Through these and other moments — such as when a house fire turned fatal, despite his attempts to enter it — Taylor acted as a vital leader who showed a deep love for his community.
“He was an asset to the community,” department Chaplain Dennis Rich said. “He had a way of leading when it dealt with dangerous situations. He was a good man.”
“It takes a special person to be a firefighter, and Bob was definitely one of them,” Podolski said, “but more than a great firefighter, he was a great person.”
While Taylor battled with his disorder, the Fire Department raised funds to support his family.
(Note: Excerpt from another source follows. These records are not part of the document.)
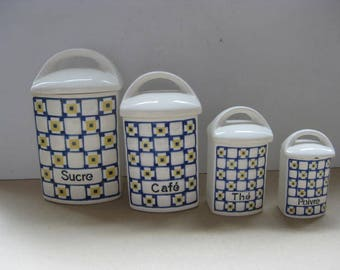 Vintage French Set of 4 Kitchen Jars, Storage Containers.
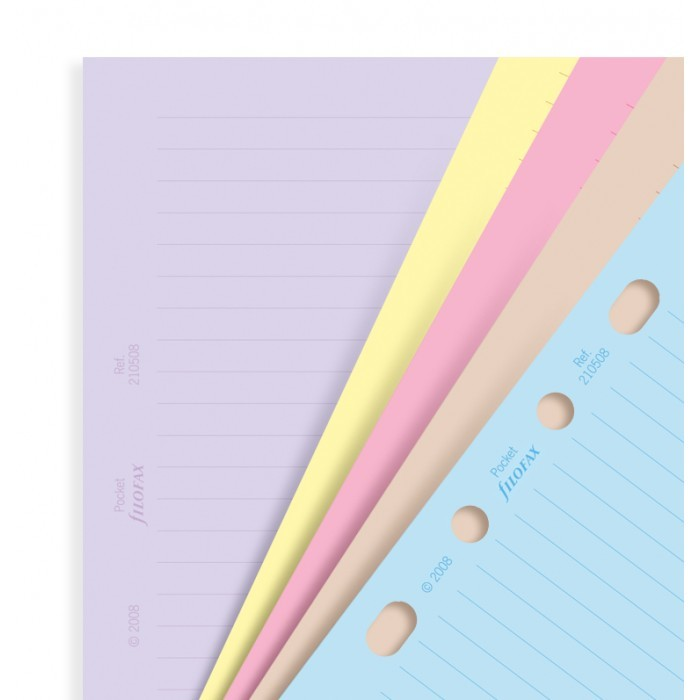 Filofax A5 Refill - Classic Assorted Coloured Notepaper 30 Sheets image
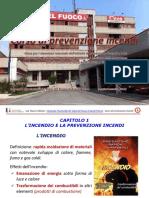 slidecorsoantincendio-slim-130217025525-phpapp02.pdf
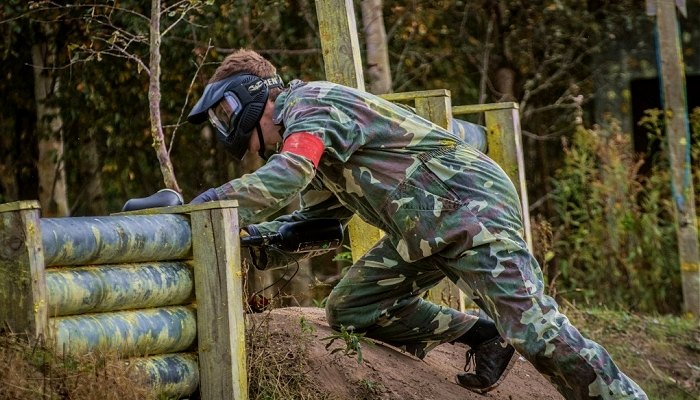 Paintball flygten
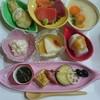 和食屋みくら - 料理写真:彩り御膳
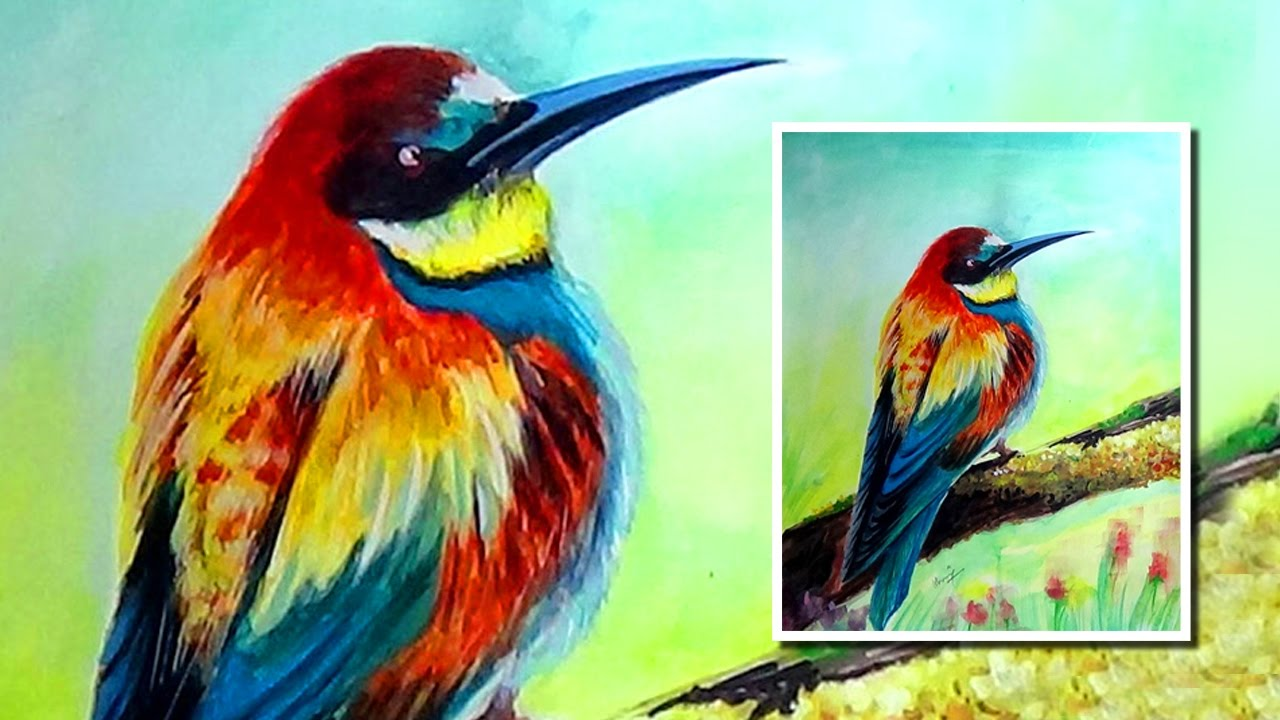 watercolor painting bird colorful bird painting how to paint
Members will host an event, “Code 91 for Commissioner Bob Taylor,” on Saturday, Oct. 10, from 4 to 9 p.m. at the Four Towns Firefighter’s Training Center, at 1640 Merrick Road in Merrick, which will have a $20 50/50 raffle, $20 entrance and food fee and $20 unlimited drinks fee.
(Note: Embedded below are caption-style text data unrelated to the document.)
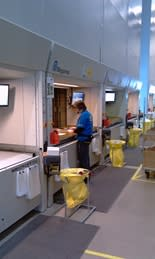 WMS and LEAN helps Sanistål reduce inventory by 45%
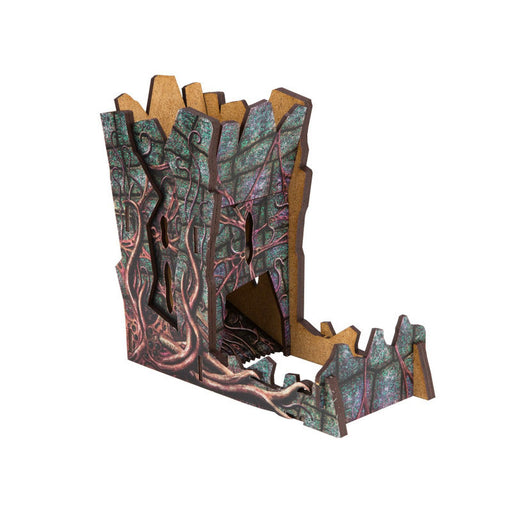 Dice Tumbling Rolling Dice Tower- Call of Cthulhu
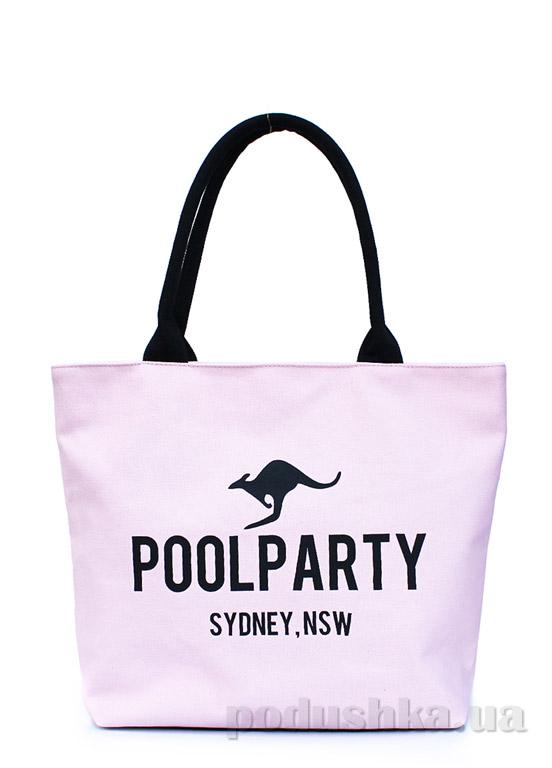 Сумка коттоновая Poolparty Pool-9 rose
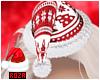 🆁Irmina Xmas Hat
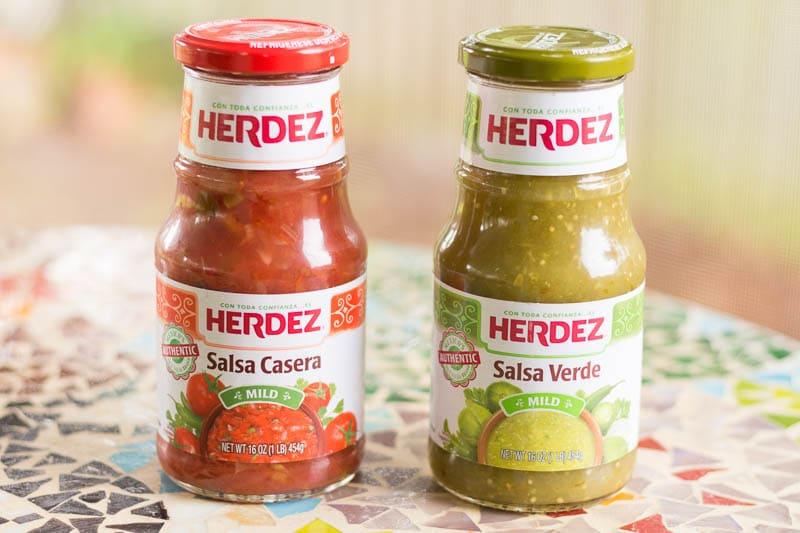 Herdez Salsa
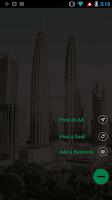 Screenshot of FINDIT MALAYSIA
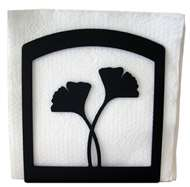 Ginkgo Leaf Black Metal Upright Napkin Holder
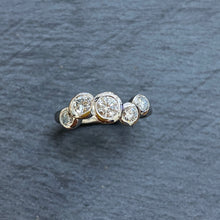 Load image into Gallery viewer, 9ct Gold Staggered Diamond Bubble Ring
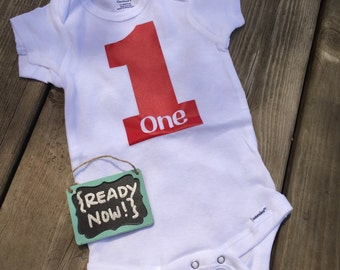 12 Month onesie -> { READY to ship NOW } - 1st Birthday ONE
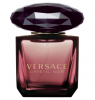 VERSACE EdT 30 ml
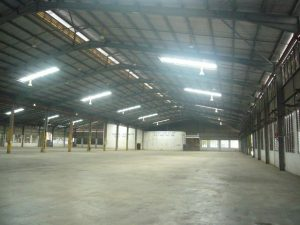 Johor Factory Malaysia Industry pasir-gudang-for-sell-for-rent-ptr-110-factory-4-300x225 3 Block Warehouse at Pasir Gudang with 11 meter Height For Rent (PTR-110)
The department is accepting donations via check or Venmo @Code91ForBob. A GoFundMe page, “Help Needed for Ex-Chief Bob Taylor and His Sons,” had raised nearly $2,000 as of press time Tuesday. All funds will be donated to the Taylor family.
“He was always one of the guys you could ask any question to, and he’d help you out in any way,” Irving said. “He was a great man. . . . He is going to be missed.”
“There will be a big chunk taken out of the Bellmore Fire Department with him being gone,” Podolski said. “It’ll never be filled — he’ll always be remembered.”
A funeral mass is scheduled for Thursday at 10 a.m. at St. Barnabas Church in Bellmore. Facemasks will be required. Taylor’s family requests that donations be made to the Fireman’s Association of the State of New York’s Volunteer Firemen Home (125 Harry Howard Ave., New York, N.Y. 12534) in lieu of flowers.
Taylor is survived by his four sons, Michael, Steven, Christopher and Nicholas.